|Ph.D Student||Zoldan Janet|
|Subject||Anisotropy in the Structure and Properties of PP/Ny/CB|
Blends Processed below the Melting of Ny
|Department||Department of Materials Science and Engineering||Supervisor||Professor Emeritus Arnon Siegmann (Deceased)|
The focus of the present research is the in-situ fibrillation of a dispersed phase during processing of binary and ternary immiscible polymer blends, resulting in oriented fibrils and electrically anisotropic systems. This structured morphology is achieved by compounding and processing just below the melting temperature of the dispersed phase, yet, above the melting temperature of the matrix.
Binary [PP/Ny] and ternary carbon black (CB) containing blends were characterized using scanning electron microscopy (SEM), high resolution scanning electron microscopy (HRSEM), differential scanning calorimeter (DSC), X-ray diffraction (XRD), tensile mechanical behavior and dielectric/electrical properties to study their process-structure-property relationships.

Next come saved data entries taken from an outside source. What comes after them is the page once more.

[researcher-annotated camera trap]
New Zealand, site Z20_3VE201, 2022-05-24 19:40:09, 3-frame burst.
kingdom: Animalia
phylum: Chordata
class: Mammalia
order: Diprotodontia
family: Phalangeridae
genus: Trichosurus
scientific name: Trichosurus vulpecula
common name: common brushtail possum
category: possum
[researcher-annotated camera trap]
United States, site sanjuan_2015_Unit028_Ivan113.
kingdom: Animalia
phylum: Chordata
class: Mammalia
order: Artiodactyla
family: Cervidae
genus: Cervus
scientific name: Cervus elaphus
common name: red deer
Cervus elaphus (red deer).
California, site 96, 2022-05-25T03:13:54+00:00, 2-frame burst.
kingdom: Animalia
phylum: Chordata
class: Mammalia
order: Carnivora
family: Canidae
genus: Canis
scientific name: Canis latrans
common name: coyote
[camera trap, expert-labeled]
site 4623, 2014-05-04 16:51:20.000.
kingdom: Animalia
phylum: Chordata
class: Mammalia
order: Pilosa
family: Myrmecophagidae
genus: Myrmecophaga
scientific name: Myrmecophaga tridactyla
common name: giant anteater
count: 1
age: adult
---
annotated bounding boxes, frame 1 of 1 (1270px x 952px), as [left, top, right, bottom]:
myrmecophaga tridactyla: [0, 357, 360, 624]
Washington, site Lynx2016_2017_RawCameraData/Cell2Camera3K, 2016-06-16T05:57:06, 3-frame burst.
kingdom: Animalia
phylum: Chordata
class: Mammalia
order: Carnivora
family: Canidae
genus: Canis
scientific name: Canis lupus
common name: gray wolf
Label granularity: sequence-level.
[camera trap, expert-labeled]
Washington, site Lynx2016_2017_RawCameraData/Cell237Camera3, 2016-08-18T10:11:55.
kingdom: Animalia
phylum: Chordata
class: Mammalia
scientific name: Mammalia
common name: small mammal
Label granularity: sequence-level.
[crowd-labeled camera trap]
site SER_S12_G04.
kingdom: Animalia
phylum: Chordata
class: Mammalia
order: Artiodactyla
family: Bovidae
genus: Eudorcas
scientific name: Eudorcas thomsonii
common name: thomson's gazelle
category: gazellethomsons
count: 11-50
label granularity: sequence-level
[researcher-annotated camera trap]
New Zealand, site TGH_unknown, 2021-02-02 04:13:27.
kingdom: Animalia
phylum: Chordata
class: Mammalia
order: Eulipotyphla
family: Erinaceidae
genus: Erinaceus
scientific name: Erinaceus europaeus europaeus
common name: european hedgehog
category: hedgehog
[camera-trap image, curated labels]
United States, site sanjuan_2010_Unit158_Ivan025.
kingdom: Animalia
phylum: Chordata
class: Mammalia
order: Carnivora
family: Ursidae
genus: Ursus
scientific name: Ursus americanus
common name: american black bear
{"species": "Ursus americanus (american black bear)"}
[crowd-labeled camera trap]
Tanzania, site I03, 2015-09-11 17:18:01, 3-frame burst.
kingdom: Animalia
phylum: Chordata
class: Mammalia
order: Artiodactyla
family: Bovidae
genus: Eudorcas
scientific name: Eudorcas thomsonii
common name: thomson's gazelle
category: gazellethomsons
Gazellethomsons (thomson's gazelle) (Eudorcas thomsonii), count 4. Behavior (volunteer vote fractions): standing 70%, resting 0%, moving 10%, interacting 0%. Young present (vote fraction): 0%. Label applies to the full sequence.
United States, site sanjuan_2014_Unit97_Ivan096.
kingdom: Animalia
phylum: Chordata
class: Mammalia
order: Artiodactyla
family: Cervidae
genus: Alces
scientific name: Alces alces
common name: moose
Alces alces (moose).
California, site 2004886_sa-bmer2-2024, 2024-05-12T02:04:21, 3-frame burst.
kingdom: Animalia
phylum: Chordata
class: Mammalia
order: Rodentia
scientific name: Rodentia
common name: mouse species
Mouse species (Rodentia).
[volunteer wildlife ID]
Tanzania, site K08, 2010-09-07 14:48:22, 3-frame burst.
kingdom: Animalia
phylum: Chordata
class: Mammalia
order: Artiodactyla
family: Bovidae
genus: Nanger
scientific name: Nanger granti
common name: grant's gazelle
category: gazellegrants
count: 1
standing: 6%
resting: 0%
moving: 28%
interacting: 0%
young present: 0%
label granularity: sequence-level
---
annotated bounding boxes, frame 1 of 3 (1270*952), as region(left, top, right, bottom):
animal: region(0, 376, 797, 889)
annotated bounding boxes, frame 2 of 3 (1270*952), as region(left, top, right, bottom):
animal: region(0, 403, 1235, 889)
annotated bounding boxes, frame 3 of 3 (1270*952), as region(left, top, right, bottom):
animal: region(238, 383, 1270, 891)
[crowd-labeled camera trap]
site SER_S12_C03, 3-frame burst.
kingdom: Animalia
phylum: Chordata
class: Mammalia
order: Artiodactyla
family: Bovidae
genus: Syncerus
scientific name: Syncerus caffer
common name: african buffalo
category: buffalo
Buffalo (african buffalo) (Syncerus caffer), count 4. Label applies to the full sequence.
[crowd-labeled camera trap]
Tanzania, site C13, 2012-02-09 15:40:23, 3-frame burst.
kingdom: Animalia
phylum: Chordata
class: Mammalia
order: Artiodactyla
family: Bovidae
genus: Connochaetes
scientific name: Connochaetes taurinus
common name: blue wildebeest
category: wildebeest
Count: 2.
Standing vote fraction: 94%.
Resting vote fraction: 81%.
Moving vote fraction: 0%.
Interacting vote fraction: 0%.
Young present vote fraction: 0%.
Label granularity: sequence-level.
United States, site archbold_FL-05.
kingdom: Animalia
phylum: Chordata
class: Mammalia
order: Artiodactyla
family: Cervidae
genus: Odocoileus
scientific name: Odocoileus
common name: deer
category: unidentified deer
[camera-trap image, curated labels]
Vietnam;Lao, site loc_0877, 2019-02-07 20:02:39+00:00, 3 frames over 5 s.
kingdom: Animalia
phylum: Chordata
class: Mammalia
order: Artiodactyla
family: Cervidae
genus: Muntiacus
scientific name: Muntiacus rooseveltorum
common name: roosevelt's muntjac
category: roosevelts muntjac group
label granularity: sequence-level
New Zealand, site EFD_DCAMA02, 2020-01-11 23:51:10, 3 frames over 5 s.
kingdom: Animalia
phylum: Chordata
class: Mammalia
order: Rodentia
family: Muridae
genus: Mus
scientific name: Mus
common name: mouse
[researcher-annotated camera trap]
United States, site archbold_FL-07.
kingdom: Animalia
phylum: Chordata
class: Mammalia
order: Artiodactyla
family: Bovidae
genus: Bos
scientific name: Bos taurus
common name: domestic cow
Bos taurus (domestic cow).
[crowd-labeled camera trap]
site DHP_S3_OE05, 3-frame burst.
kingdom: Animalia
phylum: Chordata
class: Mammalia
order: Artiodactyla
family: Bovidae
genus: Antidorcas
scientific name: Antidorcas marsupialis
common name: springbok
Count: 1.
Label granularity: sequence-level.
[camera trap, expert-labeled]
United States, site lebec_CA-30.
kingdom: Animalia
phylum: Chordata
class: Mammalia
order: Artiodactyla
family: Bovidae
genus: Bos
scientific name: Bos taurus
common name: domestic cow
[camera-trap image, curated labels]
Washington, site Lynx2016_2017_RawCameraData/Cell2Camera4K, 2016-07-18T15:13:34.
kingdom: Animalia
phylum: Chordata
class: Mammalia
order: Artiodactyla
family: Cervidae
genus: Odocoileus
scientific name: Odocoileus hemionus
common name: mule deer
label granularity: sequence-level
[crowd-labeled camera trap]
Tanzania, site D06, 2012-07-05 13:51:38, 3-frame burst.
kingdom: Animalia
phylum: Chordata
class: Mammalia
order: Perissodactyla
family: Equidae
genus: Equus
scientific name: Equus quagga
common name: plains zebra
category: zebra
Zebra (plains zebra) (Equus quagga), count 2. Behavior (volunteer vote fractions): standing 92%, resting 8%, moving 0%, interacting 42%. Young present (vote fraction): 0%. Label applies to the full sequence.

In both binary and ternary blends, the Ny fibrillation process caused the formation of an additional higher crystalline order melting peak and molecular orientation of the Ny (002) planes, enhancing the strength and modulus of the 260°C processed blends (just below the Ny Tm). In CB containing blends, Ny fibrils were attained only upon changing the processing sequence, i.e., adding Ny at the injection stage. These Ny fibrils were oriented in the flow direction, while maintaining phase continuity, and CB particles were located on their surface, leading to dielectric and electrical anisotropy. This was further confirmed by the Cole-Cole plots, which for the first time were found to fit numerical prediction of the “resistor-capacitor” (RC) Model.
The structured anisotropy in binary and ternary blends, attained by processing below the dispersed phase Tm, was directly correlated with the mechanical, electrical, and dielectric properties of the blends. Moreover, the dynamic electrical behavior was found a powerful tool for studying the CB dispersion mode in the polymer blends.